:: Activity ::
For this exercise, copy exactly the lines below from the one with "Тренажер Ems, оборудование для обучения Ems" through the one with "Hanoi Paradise Boutique Hotel lobby 22-c" and leave out the pictures.

:: Data records ::
————
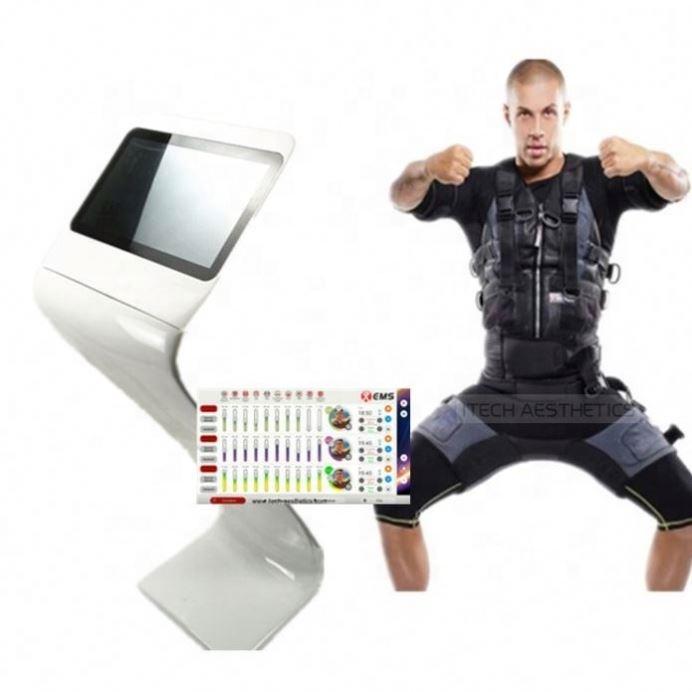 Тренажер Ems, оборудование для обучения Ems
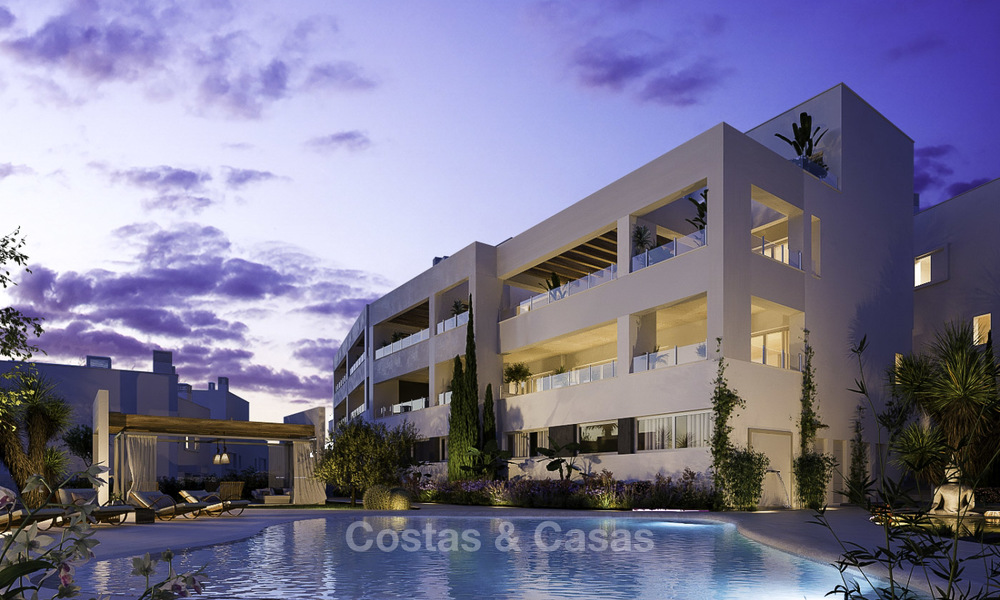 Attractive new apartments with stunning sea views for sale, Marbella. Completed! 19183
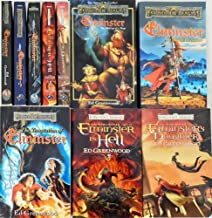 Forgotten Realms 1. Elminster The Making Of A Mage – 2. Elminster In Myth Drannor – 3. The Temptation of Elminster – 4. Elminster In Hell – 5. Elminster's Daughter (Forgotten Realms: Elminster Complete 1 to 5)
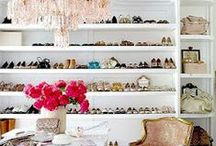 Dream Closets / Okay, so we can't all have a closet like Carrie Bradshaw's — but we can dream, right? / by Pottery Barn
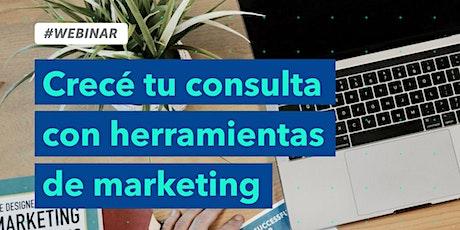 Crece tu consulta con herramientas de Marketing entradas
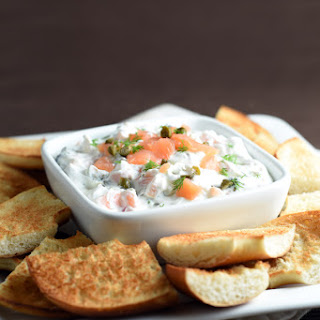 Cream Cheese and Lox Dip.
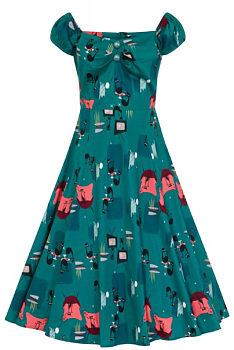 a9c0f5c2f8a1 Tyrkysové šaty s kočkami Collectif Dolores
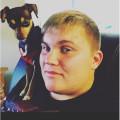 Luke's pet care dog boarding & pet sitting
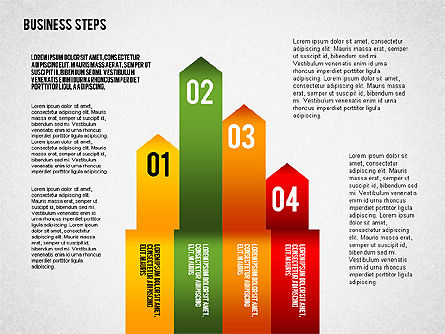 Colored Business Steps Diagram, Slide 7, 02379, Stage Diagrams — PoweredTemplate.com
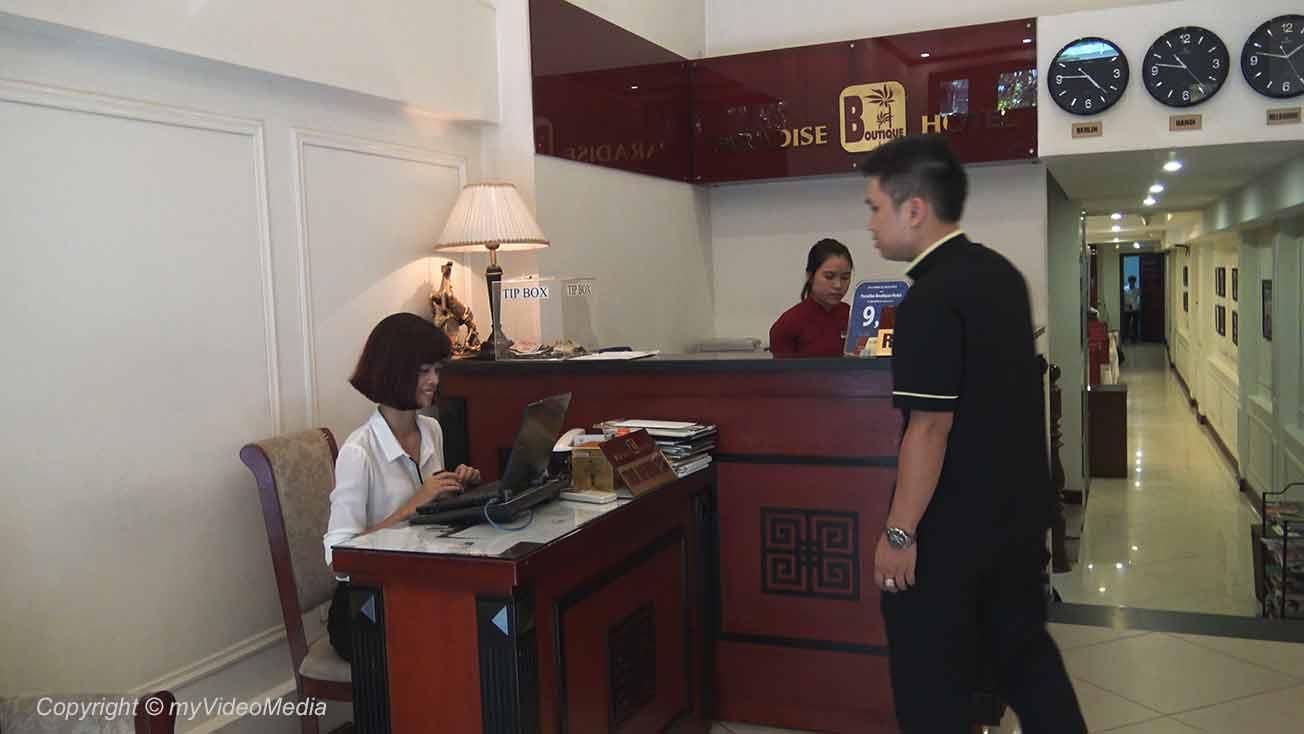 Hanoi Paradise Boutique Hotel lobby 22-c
————
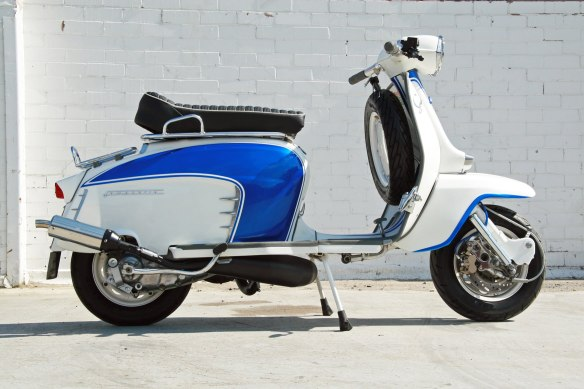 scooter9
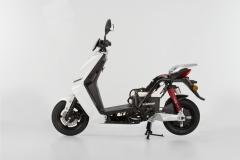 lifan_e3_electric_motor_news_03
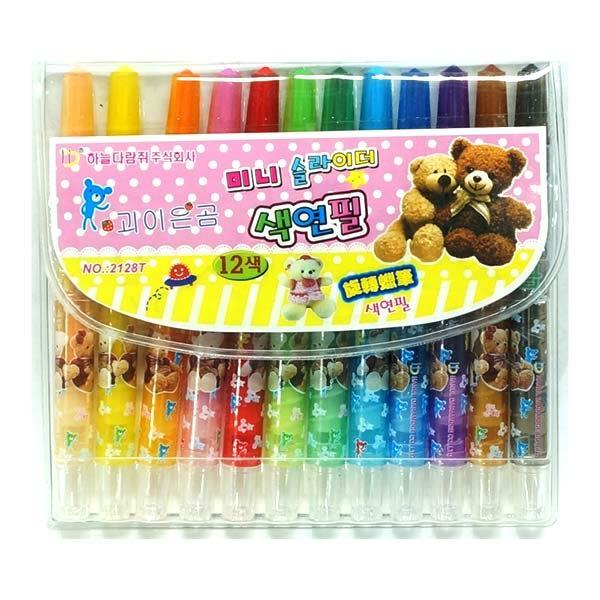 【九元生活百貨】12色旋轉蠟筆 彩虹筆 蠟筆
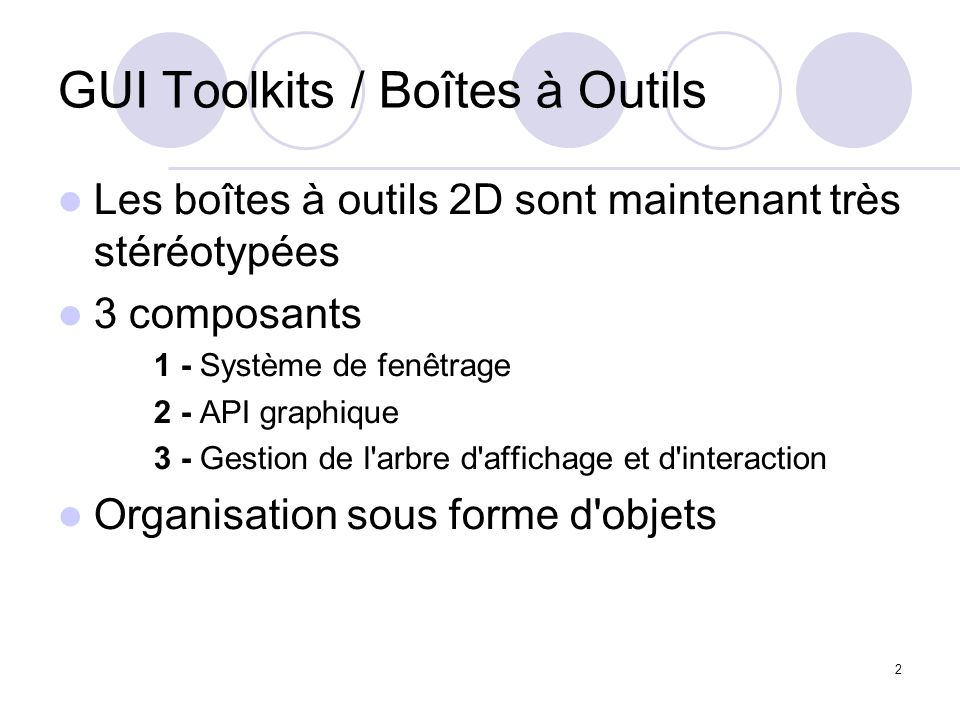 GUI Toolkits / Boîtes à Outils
————
:: Response to this exercise ::
 Тренажер Ems, оборудование для обучения Ems
 Attractive new apartments with stunning sea views for sale, Marbella. Completed! 19183
 Forgotten Realms 1. Elminster The Making Of A Mage – 2. Elminster In Myth Drannor – 3. The Temptation of Elminster – 4. Elminster In Hell – 5. Elminster's Daughter (Forgotten Realms: Elminster Complete 1 to 5)
 Dream Closets / Okay, so we can't all have a closet like Carrie Bradshaw's — but we can dream, right? / by Pottery Barn
 Crece tu consulta con herramientas de Marketing entradas
 Cream Cheese and Lox Dip.
 a9c0f5c2f8a1 Tyrkysové šaty s kočkami Collectif Dolores
 Luke's pet care dog boarding & pet sitting
 Colored Business Steps Diagram, Slide 7, 02379, Stage Diagrams — PoweredTemplate.com
 Hanoi Paradise Boutique Hotel lobby 22-c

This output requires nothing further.